Non-birders find it hard to believe me that there are flamingoes in Cape Town, but Strandfontein is a very reliable spot for Greater Flamingo and although rare, Lessers have been recorded as well.

Great Flamingo

My list for the evening included: Pied Crow, Red-winged Starling, African Openbill, Fan-tailed Cisticola, White-breasted Cormorant, Black-headed Heron, Barn Swallow, White-throated Swallow, Speckled Pigeon, Cape Teal, Red-billed Teal, Cape Shovellor, Little Grebe, Blacksmith Plover, Great White Pelican, Purple Heron, Kelp Gull, Hartlaub’s Gull, African Darter, Swift Tern, Great Flamingo, African Marsh Harrier, Spur-winged Goose, Cattle Egret, Common Moorhen, Red-knobbed Coot, Glossy Ibis, Black-winged Stilt, Grey Heron, Cape Wagtail, Cape Robin Chat, Common Starling, Yellow-billed Duck, Purple Swamphen, Levaillant’s Cisticola, Little Rush Warbler, Lesser Swamp Warbler, Cape Francolin, Helmeted Guineafowl, Cape Bulbul, Reed Cormorant.

Black-headed HeronCape TealsWhite Pelican Scene

My plan is to slowly update this post with each visit to Strandfontein. Feel free to add notes about recent sightings in the comments section below.

David Winter

Would you care for some sludge with that, sir?

A quick visit to Strandfontein sewage works on Saturday evening resulted in these photos of a Purple Heron trying to swallow a rather large Vlei Rat [I stand corrected here, but this is what I think it is – can anyone confirm?].

Purple Heron vlei rate

Swallowing a rodent this size is clearly not easy so the heron spent about 15 minutes dipping the rat into the “water” (actually a cocktail of sludge and other unmentionables) to aid swallowing.

Purple Heron vlei rate1

After several dunkings and a few swallow attempts it was finally ingested.

Purple heron cropped1

A quick search revealed similar images, but with a Grey Heron and a rabbit.
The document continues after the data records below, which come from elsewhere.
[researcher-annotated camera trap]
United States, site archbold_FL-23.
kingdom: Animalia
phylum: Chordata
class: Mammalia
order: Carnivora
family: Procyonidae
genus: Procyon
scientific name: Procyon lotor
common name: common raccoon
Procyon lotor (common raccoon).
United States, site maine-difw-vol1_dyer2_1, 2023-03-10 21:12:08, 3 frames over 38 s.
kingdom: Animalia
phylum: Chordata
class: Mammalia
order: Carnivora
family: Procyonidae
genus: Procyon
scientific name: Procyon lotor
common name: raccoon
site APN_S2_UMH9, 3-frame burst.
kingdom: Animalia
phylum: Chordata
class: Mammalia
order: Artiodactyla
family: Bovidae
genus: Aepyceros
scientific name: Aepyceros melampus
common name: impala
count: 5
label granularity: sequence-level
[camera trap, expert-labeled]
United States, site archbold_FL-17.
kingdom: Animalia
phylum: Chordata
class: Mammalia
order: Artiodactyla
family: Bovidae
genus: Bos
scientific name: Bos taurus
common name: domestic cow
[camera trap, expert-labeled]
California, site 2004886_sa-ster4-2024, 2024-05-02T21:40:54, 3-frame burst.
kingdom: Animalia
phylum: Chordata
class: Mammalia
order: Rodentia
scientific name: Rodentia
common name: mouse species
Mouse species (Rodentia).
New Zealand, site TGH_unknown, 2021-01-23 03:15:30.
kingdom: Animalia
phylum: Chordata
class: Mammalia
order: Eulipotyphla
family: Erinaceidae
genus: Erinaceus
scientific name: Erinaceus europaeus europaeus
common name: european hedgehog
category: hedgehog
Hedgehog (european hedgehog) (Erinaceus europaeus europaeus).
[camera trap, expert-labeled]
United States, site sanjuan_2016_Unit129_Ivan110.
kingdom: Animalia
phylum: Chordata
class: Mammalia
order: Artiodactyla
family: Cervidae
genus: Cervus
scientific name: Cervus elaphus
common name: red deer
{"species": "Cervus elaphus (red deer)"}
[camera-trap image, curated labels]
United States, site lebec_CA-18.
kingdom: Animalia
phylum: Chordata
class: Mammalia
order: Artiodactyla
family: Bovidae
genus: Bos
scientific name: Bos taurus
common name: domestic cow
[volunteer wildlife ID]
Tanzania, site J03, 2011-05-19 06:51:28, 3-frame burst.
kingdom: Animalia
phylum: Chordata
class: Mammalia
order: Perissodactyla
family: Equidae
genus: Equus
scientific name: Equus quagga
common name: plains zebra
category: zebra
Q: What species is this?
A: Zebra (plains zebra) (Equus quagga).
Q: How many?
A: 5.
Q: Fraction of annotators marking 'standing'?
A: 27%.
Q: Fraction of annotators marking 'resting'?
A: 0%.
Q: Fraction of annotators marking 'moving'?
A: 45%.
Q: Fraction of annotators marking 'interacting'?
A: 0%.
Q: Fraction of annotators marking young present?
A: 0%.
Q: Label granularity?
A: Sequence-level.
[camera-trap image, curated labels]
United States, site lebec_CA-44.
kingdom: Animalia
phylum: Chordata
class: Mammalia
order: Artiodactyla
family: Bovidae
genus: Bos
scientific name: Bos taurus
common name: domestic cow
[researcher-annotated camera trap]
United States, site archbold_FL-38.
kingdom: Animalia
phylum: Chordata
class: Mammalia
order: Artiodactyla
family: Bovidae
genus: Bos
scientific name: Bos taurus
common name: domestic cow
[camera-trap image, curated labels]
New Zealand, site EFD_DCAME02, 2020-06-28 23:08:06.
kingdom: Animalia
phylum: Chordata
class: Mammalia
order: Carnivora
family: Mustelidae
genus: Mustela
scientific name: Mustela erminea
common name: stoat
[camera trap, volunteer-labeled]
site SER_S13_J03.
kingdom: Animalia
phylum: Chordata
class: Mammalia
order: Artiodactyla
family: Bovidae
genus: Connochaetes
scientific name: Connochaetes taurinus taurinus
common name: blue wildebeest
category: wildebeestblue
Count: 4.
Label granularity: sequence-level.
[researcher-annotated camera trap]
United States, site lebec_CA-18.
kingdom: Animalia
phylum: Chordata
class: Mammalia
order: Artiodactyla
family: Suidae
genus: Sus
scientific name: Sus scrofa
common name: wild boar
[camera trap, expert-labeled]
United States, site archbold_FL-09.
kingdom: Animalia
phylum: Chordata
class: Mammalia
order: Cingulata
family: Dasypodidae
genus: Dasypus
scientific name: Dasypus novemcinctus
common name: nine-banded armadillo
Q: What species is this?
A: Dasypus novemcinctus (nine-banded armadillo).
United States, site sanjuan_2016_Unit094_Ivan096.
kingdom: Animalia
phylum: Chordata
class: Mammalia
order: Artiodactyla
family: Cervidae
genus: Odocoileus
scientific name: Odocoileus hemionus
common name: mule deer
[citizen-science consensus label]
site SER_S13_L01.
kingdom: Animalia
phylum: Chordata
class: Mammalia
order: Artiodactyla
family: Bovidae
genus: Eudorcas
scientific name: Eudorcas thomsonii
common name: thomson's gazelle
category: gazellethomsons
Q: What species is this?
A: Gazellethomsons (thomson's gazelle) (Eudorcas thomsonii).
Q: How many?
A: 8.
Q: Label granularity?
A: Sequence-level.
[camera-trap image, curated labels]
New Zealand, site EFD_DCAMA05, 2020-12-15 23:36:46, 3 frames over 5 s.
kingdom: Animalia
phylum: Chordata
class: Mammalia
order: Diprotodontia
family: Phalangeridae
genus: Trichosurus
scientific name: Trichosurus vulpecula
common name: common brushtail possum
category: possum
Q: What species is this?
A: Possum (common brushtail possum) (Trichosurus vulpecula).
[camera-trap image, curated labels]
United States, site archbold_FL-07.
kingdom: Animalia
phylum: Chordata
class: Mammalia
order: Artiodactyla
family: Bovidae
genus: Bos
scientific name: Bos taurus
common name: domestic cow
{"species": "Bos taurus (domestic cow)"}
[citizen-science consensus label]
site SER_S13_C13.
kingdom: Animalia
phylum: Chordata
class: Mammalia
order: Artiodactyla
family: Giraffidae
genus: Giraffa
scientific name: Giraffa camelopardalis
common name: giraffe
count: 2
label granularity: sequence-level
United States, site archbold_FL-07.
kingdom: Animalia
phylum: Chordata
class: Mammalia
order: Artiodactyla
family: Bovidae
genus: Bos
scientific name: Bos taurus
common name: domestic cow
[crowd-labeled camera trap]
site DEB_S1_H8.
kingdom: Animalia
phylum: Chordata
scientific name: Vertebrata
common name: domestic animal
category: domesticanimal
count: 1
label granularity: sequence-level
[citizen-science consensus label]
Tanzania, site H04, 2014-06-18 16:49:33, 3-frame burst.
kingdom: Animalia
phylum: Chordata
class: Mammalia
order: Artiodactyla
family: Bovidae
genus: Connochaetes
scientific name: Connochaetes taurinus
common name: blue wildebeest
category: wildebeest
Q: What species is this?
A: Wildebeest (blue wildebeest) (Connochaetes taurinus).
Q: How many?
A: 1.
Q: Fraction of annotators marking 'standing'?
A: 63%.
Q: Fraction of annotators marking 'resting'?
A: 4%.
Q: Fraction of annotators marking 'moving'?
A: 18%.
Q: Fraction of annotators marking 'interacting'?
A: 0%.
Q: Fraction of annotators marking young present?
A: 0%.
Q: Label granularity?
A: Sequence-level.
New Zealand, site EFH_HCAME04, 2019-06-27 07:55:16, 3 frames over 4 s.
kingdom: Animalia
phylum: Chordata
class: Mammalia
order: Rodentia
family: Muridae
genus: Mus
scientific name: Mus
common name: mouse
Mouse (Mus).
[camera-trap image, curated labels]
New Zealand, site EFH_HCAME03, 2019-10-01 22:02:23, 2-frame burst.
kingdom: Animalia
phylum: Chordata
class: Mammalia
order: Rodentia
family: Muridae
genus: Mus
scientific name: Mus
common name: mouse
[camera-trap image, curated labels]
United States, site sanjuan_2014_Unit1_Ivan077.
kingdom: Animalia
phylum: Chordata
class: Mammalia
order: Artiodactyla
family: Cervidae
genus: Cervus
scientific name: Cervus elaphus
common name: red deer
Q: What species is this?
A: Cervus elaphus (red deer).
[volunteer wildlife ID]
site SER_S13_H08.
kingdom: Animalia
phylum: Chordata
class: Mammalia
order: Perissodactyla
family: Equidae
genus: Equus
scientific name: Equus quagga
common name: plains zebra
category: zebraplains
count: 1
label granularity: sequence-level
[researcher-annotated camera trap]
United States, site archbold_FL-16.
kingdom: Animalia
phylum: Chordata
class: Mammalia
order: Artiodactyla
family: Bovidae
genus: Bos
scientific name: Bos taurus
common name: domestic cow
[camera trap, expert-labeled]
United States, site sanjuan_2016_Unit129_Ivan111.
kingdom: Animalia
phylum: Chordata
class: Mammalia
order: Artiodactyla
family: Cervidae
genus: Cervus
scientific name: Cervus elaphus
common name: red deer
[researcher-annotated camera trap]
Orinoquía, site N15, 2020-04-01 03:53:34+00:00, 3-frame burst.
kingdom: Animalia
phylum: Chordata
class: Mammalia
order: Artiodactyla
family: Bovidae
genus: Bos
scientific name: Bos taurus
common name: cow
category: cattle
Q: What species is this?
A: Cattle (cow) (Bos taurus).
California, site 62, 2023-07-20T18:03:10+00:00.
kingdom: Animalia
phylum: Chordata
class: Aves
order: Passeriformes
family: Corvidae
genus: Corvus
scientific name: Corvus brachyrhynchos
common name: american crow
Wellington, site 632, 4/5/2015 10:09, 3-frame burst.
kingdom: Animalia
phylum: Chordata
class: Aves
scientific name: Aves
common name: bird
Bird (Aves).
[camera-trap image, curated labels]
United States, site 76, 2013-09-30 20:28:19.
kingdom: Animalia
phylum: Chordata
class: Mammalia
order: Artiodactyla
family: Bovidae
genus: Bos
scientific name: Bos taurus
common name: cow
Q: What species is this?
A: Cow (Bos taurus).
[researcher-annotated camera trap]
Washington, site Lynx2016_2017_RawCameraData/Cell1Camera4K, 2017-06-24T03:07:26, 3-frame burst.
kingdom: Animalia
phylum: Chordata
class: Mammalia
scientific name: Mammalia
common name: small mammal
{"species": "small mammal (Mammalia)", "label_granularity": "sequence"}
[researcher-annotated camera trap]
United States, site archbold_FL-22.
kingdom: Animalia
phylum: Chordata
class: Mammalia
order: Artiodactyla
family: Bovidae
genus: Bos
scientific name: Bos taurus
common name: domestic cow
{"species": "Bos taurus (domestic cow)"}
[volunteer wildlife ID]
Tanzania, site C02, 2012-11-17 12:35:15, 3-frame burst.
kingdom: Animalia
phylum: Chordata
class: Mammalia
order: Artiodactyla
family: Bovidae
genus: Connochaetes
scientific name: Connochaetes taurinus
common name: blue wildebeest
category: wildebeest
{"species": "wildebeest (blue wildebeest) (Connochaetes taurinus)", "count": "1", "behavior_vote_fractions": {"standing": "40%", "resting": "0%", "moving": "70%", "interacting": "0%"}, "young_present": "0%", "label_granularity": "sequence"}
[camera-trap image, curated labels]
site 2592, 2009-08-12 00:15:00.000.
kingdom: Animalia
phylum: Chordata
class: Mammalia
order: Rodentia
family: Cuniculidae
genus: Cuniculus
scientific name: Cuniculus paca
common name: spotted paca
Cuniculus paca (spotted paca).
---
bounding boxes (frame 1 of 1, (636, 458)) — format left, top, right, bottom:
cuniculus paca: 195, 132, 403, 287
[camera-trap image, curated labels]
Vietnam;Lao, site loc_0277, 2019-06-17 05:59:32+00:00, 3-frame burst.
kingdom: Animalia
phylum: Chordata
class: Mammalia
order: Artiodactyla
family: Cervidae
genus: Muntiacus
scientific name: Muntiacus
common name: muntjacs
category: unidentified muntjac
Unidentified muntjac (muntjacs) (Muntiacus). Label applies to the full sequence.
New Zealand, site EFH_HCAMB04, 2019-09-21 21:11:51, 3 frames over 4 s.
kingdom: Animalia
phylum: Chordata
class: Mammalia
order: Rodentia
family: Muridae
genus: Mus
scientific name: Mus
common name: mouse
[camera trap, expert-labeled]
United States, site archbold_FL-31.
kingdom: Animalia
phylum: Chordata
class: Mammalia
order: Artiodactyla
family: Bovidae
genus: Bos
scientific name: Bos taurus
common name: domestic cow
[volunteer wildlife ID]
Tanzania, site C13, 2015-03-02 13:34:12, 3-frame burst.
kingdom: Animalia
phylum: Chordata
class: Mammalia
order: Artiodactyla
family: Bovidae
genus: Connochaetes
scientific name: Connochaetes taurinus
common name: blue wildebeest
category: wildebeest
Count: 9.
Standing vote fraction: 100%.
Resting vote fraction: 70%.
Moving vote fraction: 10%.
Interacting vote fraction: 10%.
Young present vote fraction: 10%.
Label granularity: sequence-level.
The link mentions that the prey is dunked in the water to drown it. Drowning may be a result, with mammals anyway, but I feel the real reason is to aid the swallowing process. Any comments or thoughts on this?

More African Openbills at Strandfontein Sewage Works

African Openbills by Margaret Maciver

Margaret Maciver has spotted 8 African Openbills at the entrance to Strandfontein Sewage Works. Here’s her original note from Cape Bird Net:

This morning around 10am I saw 8 Openbilled Storks just before the entrance to Strandfontein. Managed to get all 8 in one photo for proof, but its an awful picture! Up until yesterday there had been seven.